Una de las demandas está radicada en el Juzgado Noveno Civil del Circuito, según lo comprobaron reporteros de Dinero al revisar el número de radicación 11001-31034-009-2013-00188-07. En este caso, el liquidador de InterBolsa le dio poder a la prestigiosa firma de abogados De la Calle, López & Posada, de la cual hace parte el exministro jefe de la negociaciones de paz con la guerrilla en La Habana.

En este proceso está en juego la exigencia de un pagaré por $14.000 millones. Se trata de una obligación que compromete a Corridori y a algunos de sus clientes de la firma Invertácticas, intervenida por la Superintendencia de Sociedades. Entre los clientes afectados se encuentran Lina Barguil, representante legal de la firma de ingeniería Cromas S.A.

La señora Barguil y su abogado le entregaron hace más de tres meses a la Fiscalía grabaciones en las que, de viva voz, el italiano Corridori acepta que usó indebidamente la firma de ella y el logo de la empresa para conseguir préstamos para la compra de acciones de Fabricato.

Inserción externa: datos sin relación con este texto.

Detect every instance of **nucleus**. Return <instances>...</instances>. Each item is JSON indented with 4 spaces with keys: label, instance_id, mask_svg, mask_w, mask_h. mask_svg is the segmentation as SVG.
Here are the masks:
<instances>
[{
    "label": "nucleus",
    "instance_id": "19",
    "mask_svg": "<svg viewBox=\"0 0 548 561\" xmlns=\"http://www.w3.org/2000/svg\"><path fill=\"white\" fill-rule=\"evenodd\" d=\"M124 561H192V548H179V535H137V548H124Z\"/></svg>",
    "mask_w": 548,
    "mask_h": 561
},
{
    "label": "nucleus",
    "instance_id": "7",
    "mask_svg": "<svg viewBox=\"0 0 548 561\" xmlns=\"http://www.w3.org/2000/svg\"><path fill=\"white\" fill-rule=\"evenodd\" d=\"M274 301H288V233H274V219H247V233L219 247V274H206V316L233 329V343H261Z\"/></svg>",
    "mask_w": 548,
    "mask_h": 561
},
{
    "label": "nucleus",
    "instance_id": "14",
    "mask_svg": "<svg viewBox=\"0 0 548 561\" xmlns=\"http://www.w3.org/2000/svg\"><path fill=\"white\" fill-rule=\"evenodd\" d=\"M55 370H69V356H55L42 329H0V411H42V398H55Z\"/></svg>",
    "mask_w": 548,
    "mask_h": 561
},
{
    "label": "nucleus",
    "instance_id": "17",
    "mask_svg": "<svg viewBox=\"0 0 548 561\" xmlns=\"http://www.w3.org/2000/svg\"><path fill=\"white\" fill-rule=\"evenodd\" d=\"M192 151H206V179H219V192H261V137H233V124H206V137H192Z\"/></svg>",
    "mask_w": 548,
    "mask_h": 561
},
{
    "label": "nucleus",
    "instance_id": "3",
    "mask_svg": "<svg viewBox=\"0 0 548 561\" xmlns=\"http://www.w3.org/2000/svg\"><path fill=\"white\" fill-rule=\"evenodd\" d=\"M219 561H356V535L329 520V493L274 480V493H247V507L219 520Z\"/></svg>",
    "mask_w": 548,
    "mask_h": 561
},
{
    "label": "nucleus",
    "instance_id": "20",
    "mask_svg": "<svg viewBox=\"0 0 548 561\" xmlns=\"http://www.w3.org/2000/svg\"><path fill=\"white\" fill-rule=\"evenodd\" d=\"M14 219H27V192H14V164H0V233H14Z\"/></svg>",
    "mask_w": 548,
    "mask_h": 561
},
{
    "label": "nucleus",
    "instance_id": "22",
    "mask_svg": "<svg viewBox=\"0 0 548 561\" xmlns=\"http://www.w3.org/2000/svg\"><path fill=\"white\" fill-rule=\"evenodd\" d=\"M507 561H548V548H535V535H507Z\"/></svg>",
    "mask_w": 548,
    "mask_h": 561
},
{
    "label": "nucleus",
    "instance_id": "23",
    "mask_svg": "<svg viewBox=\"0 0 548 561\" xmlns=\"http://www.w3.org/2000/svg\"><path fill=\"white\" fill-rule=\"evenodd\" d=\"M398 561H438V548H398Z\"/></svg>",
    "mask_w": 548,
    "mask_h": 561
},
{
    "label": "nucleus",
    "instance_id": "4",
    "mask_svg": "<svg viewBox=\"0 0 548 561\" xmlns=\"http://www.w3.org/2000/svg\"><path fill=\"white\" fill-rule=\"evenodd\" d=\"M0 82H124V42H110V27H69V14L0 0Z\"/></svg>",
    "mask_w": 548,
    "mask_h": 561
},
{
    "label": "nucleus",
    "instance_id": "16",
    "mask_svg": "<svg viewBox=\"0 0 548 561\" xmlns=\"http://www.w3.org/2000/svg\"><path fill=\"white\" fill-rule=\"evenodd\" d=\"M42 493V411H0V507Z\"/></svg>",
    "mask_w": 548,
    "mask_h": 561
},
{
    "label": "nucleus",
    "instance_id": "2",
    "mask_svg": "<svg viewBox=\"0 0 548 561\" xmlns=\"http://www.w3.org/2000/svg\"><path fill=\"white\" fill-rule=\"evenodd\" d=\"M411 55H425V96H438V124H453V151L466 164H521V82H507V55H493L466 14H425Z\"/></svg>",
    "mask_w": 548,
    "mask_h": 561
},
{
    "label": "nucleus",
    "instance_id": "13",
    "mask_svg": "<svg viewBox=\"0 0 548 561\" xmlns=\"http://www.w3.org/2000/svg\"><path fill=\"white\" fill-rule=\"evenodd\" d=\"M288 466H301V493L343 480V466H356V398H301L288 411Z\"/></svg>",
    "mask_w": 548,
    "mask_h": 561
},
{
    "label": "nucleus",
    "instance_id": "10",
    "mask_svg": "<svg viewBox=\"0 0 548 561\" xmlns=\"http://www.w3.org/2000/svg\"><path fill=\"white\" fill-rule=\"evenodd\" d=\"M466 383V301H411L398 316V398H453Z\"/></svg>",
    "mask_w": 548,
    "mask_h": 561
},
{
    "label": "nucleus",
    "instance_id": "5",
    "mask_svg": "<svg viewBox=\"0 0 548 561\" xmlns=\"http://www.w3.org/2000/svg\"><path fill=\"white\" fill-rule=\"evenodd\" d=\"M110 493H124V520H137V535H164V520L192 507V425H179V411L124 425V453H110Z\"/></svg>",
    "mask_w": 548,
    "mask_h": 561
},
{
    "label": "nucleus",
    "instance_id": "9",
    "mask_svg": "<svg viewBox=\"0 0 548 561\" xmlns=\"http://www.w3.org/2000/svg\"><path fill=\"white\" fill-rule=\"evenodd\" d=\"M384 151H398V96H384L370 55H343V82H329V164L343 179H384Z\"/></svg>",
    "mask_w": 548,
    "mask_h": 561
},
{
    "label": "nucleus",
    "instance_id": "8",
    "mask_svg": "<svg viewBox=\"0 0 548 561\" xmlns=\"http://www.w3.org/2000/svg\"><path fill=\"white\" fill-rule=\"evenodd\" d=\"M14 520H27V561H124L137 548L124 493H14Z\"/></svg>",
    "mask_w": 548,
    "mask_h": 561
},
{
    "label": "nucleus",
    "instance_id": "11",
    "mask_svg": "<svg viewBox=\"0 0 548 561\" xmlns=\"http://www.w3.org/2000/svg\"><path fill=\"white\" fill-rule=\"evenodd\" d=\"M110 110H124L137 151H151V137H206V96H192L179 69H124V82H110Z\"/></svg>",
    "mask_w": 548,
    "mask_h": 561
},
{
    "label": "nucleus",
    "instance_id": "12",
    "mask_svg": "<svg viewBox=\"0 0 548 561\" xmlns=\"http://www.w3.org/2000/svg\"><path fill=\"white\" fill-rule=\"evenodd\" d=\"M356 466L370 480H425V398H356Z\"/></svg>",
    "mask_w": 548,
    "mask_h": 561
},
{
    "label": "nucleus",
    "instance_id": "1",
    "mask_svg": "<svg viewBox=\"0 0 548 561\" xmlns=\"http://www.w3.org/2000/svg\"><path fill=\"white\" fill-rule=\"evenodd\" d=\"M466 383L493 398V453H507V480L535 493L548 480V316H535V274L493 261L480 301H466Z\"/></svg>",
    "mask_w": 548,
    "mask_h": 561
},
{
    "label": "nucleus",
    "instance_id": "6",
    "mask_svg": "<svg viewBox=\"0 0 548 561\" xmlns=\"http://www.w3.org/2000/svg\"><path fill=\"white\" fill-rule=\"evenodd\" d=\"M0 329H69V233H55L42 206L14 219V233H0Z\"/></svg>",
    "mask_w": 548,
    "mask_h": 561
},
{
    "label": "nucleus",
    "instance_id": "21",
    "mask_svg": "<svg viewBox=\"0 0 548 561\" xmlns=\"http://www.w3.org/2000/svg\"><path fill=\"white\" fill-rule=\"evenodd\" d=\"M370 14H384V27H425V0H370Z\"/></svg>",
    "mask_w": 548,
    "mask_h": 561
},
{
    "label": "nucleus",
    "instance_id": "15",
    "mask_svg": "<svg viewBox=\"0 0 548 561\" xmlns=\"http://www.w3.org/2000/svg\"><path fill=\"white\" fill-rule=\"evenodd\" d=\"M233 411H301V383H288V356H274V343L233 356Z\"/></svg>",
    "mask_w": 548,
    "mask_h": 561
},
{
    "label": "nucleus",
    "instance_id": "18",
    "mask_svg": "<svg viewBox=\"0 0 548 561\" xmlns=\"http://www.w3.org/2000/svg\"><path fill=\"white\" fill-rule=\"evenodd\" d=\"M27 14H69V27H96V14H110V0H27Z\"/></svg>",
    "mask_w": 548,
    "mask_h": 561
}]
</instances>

Una prueba grafológica ordenada en este caso confirmó la versión.

Sin embargo, los dos procesos son independientes y podría darse el contrasentido de que, mientras un juez penal considera probada la falsificación, un juez civil obligue a los afectados por esta conducta a pagar una obligación que no fue contraída con su consentimiento. Son contados con los dedos de las manos los casos en que dos jurisdicciones distintas hacen valer el principio de colaboración armónica entre autoridades del Estado y produzcan un intercambio de pruebas.

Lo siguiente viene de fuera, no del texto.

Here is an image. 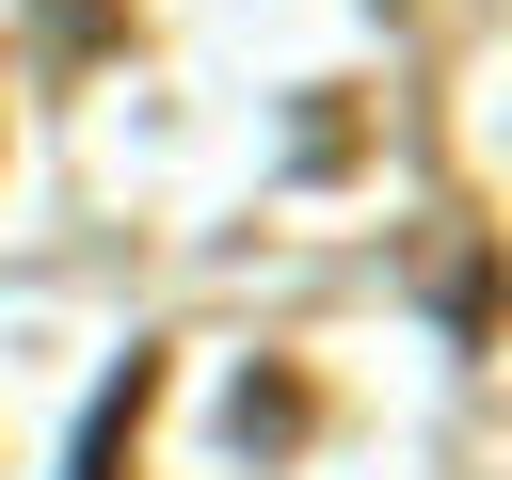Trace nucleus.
I'll return each instance as SVG.
<instances>
[{
    "label": "nucleus",
    "mask_w": 512,
    "mask_h": 480,
    "mask_svg": "<svg viewBox=\"0 0 512 480\" xmlns=\"http://www.w3.org/2000/svg\"><path fill=\"white\" fill-rule=\"evenodd\" d=\"M304 432V384H240V448H288Z\"/></svg>",
    "instance_id": "nucleus-2"
},
{
    "label": "nucleus",
    "mask_w": 512,
    "mask_h": 480,
    "mask_svg": "<svg viewBox=\"0 0 512 480\" xmlns=\"http://www.w3.org/2000/svg\"><path fill=\"white\" fill-rule=\"evenodd\" d=\"M144 416H160V352H128V368L96 384V416H80V464H64V480H128V448H144Z\"/></svg>",
    "instance_id": "nucleus-1"
}]
</instances>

El caso del proceso ejecutivo por el pagaré de los $14.000 millones no es el único. El liquidador ha ordenado otras acciones similares que incluyen una operación similar por $80.000 millones referida al cierre de la legislatura pasada por el representante Simón Gaviria, autor del único debate de control político sobre el caso de InterBolsa. Estas operaciones cuestionadas coincidieron en el tiempo con el crédito que la clínica La Candelaria le hizo a la comisionista de bolsa poco antes de su intervención.

La agilidad con la que se mueven estos procesos contrasta con los seguidos contra Rodrigo y Tomás Jaramillo, Juan Carlos Ortiz y otros actores de primer orden de la crisis. Si se mantiene esta perspectiva, podrían terminar pagando justos por pecadores.